Return every one of the records below verbatim, line for line, with no changes.

--

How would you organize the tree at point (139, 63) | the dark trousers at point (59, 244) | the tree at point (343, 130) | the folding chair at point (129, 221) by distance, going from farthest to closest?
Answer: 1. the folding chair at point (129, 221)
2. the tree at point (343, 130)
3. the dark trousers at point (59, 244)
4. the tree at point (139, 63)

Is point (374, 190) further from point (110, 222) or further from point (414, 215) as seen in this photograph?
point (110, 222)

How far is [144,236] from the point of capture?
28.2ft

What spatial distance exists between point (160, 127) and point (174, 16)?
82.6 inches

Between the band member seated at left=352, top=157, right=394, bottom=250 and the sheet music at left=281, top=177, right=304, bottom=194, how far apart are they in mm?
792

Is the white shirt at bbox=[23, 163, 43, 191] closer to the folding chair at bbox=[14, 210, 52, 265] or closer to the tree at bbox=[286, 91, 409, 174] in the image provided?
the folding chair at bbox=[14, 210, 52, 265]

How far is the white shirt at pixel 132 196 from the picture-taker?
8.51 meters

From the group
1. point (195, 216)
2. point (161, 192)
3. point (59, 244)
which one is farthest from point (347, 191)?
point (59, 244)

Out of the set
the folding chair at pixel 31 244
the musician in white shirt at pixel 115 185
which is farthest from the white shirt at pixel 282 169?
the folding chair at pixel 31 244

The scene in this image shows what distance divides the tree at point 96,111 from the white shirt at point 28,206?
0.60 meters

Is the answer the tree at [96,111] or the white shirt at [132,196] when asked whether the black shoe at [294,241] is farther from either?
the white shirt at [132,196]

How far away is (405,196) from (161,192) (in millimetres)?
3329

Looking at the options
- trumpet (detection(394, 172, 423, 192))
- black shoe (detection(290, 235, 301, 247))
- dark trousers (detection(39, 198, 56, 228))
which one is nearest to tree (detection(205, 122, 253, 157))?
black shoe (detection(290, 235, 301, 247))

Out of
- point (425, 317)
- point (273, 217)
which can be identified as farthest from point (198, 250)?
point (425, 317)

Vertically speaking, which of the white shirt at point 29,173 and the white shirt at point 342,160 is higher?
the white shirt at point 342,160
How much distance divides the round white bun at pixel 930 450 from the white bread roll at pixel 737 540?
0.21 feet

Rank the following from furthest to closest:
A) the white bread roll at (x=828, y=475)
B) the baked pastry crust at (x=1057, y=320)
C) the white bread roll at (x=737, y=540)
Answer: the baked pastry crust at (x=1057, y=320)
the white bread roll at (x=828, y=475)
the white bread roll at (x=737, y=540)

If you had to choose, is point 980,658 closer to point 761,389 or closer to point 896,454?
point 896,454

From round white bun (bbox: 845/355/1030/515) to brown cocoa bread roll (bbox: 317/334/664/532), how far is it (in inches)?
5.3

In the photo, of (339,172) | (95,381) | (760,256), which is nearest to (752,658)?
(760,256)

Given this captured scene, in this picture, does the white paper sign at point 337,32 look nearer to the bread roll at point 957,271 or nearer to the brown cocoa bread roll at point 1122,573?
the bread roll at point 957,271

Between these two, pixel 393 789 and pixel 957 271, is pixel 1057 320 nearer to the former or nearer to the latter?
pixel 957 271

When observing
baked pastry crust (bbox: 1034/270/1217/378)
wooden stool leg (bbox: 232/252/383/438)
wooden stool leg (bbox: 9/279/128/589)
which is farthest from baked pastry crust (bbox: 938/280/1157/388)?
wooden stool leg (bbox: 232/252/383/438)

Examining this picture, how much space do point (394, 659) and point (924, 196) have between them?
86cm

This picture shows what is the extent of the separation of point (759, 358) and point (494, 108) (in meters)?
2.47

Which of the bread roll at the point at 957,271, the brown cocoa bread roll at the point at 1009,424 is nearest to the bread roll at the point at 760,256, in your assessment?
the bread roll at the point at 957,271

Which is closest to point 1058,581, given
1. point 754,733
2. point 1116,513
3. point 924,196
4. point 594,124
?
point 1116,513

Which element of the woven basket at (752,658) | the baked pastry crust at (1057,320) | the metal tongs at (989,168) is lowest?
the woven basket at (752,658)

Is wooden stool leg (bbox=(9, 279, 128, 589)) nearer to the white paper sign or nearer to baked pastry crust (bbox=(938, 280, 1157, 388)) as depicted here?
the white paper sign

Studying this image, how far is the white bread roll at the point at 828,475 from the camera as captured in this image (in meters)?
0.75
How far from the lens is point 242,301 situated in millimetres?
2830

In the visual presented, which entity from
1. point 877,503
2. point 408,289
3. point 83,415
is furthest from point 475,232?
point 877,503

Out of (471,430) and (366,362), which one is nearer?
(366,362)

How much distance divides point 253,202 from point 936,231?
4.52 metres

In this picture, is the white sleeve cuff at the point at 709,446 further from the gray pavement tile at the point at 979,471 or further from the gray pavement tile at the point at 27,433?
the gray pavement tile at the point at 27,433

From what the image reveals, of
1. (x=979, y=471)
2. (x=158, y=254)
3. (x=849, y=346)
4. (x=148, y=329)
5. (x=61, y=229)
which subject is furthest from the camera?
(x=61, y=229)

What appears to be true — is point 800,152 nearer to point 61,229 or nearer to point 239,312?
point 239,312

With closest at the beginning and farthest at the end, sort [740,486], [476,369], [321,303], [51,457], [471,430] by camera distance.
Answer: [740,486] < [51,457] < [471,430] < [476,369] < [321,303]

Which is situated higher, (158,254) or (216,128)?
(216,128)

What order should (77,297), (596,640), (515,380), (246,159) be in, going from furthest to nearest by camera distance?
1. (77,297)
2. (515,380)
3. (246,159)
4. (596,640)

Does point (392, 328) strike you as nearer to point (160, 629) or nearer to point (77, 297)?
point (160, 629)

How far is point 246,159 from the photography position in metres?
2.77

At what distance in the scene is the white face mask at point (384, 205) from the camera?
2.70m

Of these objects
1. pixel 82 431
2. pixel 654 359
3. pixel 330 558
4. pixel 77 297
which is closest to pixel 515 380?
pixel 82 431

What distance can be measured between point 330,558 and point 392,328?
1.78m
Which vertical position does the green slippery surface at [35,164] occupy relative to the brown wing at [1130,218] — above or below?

--

--- Result of the task ---
How would you organize the tree at point (139, 63) | the dark trousers at point (59, 244) | the tree at point (343, 130) | the folding chair at point (129, 221) by distance, going from farthest to closest?
Answer: 1. the folding chair at point (129, 221)
2. the tree at point (343, 130)
3. the dark trousers at point (59, 244)
4. the tree at point (139, 63)

Is point (374, 190) further from point (110, 222) or further from point (414, 215) as seen in this photograph?
point (110, 222)

How far is [144,236] from the point of capture?
28.2ft

What spatial distance exists between point (160, 127) and point (174, 16)?
82.6 inches

Between the band member seated at left=352, top=157, right=394, bottom=250 and the sheet music at left=281, top=177, right=304, bottom=194, how far apart are they in mm?
792

Is the white shirt at bbox=[23, 163, 43, 191] closer to the folding chair at bbox=[14, 210, 52, 265] or closer to the tree at bbox=[286, 91, 409, 174] in the image provided?
the folding chair at bbox=[14, 210, 52, 265]

How far is the white shirt at pixel 132 196 from the picture-taker?
8.51 meters

From the group
1. point (195, 216)
2. point (161, 192)
3. point (59, 244)
which one is farthest from point (347, 191)?
point (59, 244)

Out of the set
the folding chair at pixel 31 244
the musician in white shirt at pixel 115 185
which is farthest from the white shirt at pixel 282 169?
the folding chair at pixel 31 244

The scene in this image shows what distance divides the tree at point 96,111 from the white shirt at point 28,206?
0.60 meters

Is the answer the tree at [96,111] or the white shirt at [132,196] when asked whether the black shoe at [294,241] is farther from either?
the white shirt at [132,196]

How far away is (405,196) from (161,192) (in millimetres)?
3329

Looking at the options
- trumpet (detection(394, 172, 423, 192))
- black shoe (detection(290, 235, 301, 247))
- dark trousers (detection(39, 198, 56, 228))
which one is nearest to tree (detection(205, 122, 253, 157))?
black shoe (detection(290, 235, 301, 247))

Out of
- point (425, 317)
- point (273, 217)
which can be identified as farthest from point (198, 250)?
point (425, 317)

Vertically speaking, which of the white shirt at point 29,173 and the white shirt at point 342,160 is higher?
the white shirt at point 342,160
How much distance divides the round white bun at pixel 930 450 from the white bread roll at pixel 737 540?
0.21 feet

Rank the following from furthest to closest:
A) the white bread roll at (x=828, y=475)
B) the baked pastry crust at (x=1057, y=320)
C) the white bread roll at (x=737, y=540)
Answer: the baked pastry crust at (x=1057, y=320)
the white bread roll at (x=828, y=475)
the white bread roll at (x=737, y=540)

If you had to choose, is point 980,658 closer to point 761,389 or closer to point 896,454?
point 896,454

From round white bun (bbox: 845/355/1030/515) to brown cocoa bread roll (bbox: 317/334/664/532), how far is it (in inches)?
5.3

In the photo, of (339,172) | (95,381) | (760,256), which is nearest to (752,658)?
(760,256)

Given this captured scene, in this picture, does the white paper sign at point 337,32 look nearer to the bread roll at point 957,271 or nearer to the brown cocoa bread roll at point 1122,573?
the bread roll at point 957,271

Between these two, pixel 393 789 and pixel 957 271, is pixel 1057 320 nearer to the former or nearer to the latter?
pixel 957 271

When observing
baked pastry crust (bbox: 1034/270/1217/378)
wooden stool leg (bbox: 232/252/383/438)
wooden stool leg (bbox: 9/279/128/589)
which is farthest from baked pastry crust (bbox: 938/280/1157/388)?
wooden stool leg (bbox: 232/252/383/438)

Examining this picture, how much space do point (394, 659) and point (924, 196) have between them?
86cm

This picture shows what is the extent of the separation of point (759, 358) and point (494, 108) (in meters)?
2.47

Which of the bread roll at the point at 957,271, the brown cocoa bread roll at the point at 1009,424 is nearest to the bread roll at the point at 760,256, in your assessment?
the bread roll at the point at 957,271

Which is closest to point 1058,581, given
1. point 754,733
2. point 1116,513
3. point 924,196
4. point 594,124
?
point 1116,513

Which element of the woven basket at (752,658) | the baked pastry crust at (1057,320) | the metal tongs at (989,168) is lowest?
the woven basket at (752,658)

Is wooden stool leg (bbox=(9, 279, 128, 589)) nearer to the white paper sign or nearer to baked pastry crust (bbox=(938, 280, 1157, 388)) as depicted here?
the white paper sign

Studying this image, how far is the white bread roll at the point at 828,475 from the camera as captured in this image (in meters)?
0.75
How far from the lens is point 242,301 situated in millimetres?
2830

In the visual presented, which entity from
1. point 877,503
2. point 408,289
3. point 83,415
is furthest from point 475,232?
point 877,503

Out of (471,430) and (366,362), which one is nearer?
(366,362)

How much distance divides point 253,202 from point 936,231?
4.52 metres

In this picture, is the white sleeve cuff at the point at 709,446 further from the gray pavement tile at the point at 979,471 or further from the gray pavement tile at the point at 27,433?
the gray pavement tile at the point at 27,433

From what the image reveals, of
1. (x=979, y=471)
2. (x=158, y=254)
3. (x=849, y=346)
4. (x=148, y=329)
5. (x=61, y=229)
which subject is furthest from the camera?
(x=61, y=229)

What appears to be true — is point 800,152 nearer to point 61,229 or nearer to point 239,312?
point 239,312

With closest at the beginning and farthest at the end, sort [740,486], [476,369], [321,303], [51,457], [471,430] by camera distance.
Answer: [740,486] < [51,457] < [471,430] < [476,369] < [321,303]

Which is situated higher, (158,254) or (216,128)?
(216,128)

What order should (77,297), (596,640), (515,380), (246,159) be in, going from furthest to nearest by camera distance?
1. (77,297)
2. (515,380)
3. (246,159)
4. (596,640)

Does point (392, 328) strike you as nearer to point (160, 629) or nearer to point (77, 297)?
point (160, 629)

How far is point 246,159 from the photography position in metres?
2.77

At what distance in the scene is the white face mask at point (384, 205) from the camera?
2.70m

Of these objects
1. pixel 82 431
2. pixel 654 359
3. pixel 330 558
4. pixel 77 297
which is closest to pixel 515 380?
pixel 82 431

What distance can be measured between point 330,558 and point 392,328?
1.78m
Which vertical position does the green slippery surface at [35,164] occupy relative to the brown wing at [1130,218] — above or below?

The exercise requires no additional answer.